Scrivere in tempi di Coronavirus non è facile, ancora di più quando si deve constatare che l’industria dell’automobile italiana è finita. Chi paga 5,5 miliardi di euro compera, trasferendo la sede della società fuori dai nostri confini, non stabilisce né una fusione né una condivisione. Devo rendere onore a chi, pur avendo il suo capitale in società straniere, lotta per conservare l’identità storica della sua azienda.
Penso a Pininfarina, hanno creato una leggenda, un vortice di desideri che portava anche gli americani in Italia, attraversavano l’Atlantico, già negli anni 60, per acquistare un’auto che indicavano solo come Pininfarina, non aveva importanza se la meccanica derivava da una Ferrari, da una Fiat, da una Peugeot, da una Lancia o da un’Alfa Romeo. Da designer, oggi, sollecitati da una coscienza sociale, per affrontare il futuro, si trasforma in costruttore di una astrale berlinetta elettrica, chiamata Battista, in onore dell’uomo che ha fondato 90 anni fa, l’azienda. Verrà costruita a Torino, in soli 150 esemplari, con prestazioni che faranno girare la testa anche ai campioni di Formula 1, dimostrando che c’è sempre una nuova vita che lascia alle spalle qualsiasi crisi.

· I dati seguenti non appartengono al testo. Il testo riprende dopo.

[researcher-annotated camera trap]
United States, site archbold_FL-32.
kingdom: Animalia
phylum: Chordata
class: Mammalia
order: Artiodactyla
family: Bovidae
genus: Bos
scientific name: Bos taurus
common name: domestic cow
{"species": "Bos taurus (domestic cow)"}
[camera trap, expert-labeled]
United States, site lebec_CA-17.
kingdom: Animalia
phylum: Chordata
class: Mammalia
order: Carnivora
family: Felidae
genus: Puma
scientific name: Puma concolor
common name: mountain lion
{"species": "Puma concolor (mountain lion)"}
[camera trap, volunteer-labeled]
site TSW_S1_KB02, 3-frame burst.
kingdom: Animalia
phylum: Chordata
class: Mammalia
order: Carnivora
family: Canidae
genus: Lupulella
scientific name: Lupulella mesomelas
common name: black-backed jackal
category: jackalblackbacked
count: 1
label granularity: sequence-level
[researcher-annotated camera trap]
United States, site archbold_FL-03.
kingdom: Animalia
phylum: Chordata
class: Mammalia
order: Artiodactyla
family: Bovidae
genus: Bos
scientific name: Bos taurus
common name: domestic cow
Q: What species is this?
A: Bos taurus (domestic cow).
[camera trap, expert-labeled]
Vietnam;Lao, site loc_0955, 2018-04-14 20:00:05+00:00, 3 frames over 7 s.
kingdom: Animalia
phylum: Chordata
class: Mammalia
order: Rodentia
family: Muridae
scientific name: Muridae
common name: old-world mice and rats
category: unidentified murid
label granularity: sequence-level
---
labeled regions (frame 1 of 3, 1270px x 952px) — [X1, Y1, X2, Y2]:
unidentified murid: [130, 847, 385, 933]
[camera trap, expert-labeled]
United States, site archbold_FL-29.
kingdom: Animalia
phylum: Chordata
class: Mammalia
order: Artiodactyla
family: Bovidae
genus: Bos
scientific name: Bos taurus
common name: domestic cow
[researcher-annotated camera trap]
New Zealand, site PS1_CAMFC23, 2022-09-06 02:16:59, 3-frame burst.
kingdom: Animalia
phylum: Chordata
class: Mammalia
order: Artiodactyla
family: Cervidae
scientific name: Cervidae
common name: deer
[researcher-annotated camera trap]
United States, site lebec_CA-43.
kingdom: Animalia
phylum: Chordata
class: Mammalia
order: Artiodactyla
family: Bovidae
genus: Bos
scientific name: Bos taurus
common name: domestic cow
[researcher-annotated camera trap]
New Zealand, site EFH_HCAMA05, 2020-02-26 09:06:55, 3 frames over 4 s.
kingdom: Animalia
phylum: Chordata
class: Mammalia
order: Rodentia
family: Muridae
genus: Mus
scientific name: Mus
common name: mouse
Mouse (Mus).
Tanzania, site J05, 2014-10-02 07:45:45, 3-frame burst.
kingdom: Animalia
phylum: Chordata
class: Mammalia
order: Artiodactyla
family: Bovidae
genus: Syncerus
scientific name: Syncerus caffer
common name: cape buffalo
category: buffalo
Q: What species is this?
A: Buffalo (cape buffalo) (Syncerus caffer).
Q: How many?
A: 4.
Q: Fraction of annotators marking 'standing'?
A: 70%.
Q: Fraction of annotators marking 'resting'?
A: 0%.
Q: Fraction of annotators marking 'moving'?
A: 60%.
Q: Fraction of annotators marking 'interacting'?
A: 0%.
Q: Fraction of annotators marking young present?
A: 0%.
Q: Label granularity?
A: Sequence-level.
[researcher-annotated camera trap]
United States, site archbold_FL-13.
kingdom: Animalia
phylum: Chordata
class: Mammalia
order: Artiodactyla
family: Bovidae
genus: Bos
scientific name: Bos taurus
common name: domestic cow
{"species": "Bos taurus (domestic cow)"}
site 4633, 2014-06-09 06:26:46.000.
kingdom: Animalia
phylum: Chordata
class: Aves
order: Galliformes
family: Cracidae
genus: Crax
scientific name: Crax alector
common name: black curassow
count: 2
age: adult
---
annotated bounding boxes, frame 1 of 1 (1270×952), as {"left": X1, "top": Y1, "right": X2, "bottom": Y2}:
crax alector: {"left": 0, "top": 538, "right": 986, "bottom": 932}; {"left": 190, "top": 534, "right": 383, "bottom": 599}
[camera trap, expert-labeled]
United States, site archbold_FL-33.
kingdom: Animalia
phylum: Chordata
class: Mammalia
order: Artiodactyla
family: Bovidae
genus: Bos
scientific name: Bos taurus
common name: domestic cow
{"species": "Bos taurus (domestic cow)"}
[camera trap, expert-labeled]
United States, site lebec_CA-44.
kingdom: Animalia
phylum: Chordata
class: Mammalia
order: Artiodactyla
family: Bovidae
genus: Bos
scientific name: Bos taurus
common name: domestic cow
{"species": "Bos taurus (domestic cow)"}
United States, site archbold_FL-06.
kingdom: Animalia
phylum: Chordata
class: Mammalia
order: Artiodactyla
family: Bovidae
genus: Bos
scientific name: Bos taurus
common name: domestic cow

Penso anche ad altre case italiane – Lamborghini, Italdesign – che hanno conservato le loro sedi in Italia, pur essendo passate sotto altre bandiere. Penso a tutti i costruttori stranieri che hanno, con orgoglio, una filiale in Italia, incrementano il lavoro, scegliendo parti di componenti dai nostri artigiani, inimitabili ed esclusivi. In questi giorni circolano hashtag che invitano a tenere duro, a fare squadra, solo così si vince. Credo in loro perché porteranno avanti un solo messaggio #litalianonsiferma , così come i valori di una storia dell’automobile, leggendaria, invidiata in tutto il mondo.